◆ Passage
## Begin

Which side are you on, boys?

Publiceret 19-06-2020

STORY Thorbjørn Carl Hjalager, founder of the World's Folk High School, elaborates on the connection between the Danish folk high school and the American civil rights movement.

The Freedom Singers in Denmark celebrating the 175th anniversary of the Danish folk high school at The International Folk High School Summit in 2019. Rutha Mae Harris, Bettie Mae Fikes, William Pearlman and Charles Neblett described this as ‘The Freedom Singer’s last great journey’.

By Thorbjørn Carl Hjalager

“We tried to involve everybody in singing and doing drama and dancing and laughing and telling sto­ries because that’s a part of their life. It’s more of a holistic approach to education, not just a bunch of unrelated segments. The way people live was more important than any class or subject that we were dealing with… They had that learning experience, making decisions, living in an unsegregated fashion, enjoying their senses other than their minds”

Dale Jacobs: The Myles Horton Reader, University of Tennessee 2003, p. XII.

Folk high school has to base itself on a holistic approach, in which music, dance and drama have a central place. Ever since the school was founded by Myles Hortonin in 1932, this was and has been the starting point for The High­lander Folk School – known today as Highlander Research and Education Center.

My journey to Highlander and the experiences to be gleaned from it have taken the form of a long, round­about journey.

The world is out here

In 2015 the world came knocking at our door in earnest when that massive influx of refugees presented an acute challenge for us in Europe. I was teaching at Ry Folk High School, and even though everyday life at the school was as full of meaning as it was of joyful students, I believed that the folk high school – as a movement – had to leave behind its bricks-and-mortar limitations and enter the fray at full strength as a social force for action, one that creates cul­tural togetherness when the foundations start to fall apart.

This led to the project ‘Verden for dine fødder’ (‘The World at your Feet’) as part of the programme for Århus as European capital of culture 2017. The idea was to create an outreach ‘Pop-up folk high school’, which would use activities that involved citizens and focus on diversity as a resource to encourage new forms of togetherness across cultures, social divisions and generations in the Mid Jutland Region.

## End

◆ Data
## Begin

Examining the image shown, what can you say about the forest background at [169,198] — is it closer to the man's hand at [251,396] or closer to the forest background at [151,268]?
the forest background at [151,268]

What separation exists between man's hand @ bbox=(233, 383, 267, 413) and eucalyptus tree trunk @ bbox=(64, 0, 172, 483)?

## End

◆ Required work
Copy the article's passage starting with "This led to" and going on through "Mid Jutland Region.", and swap "Mid Jutland Region" for "Central Denmark Region". You won't need the listing for anything here.

◆ Task response
This led to the project ‘Verden for dine fødder’ (‘The World at your Feet’) as part of the programme for Århus as European capital of culture 2017. The idea was to create an outreach ‘Pop-up folk high school’, which would use activities that involved citizens and focus on diversity as a resource to encourage new forms of togetherness across cultures, social divisions and generations in the Central Denmark Region.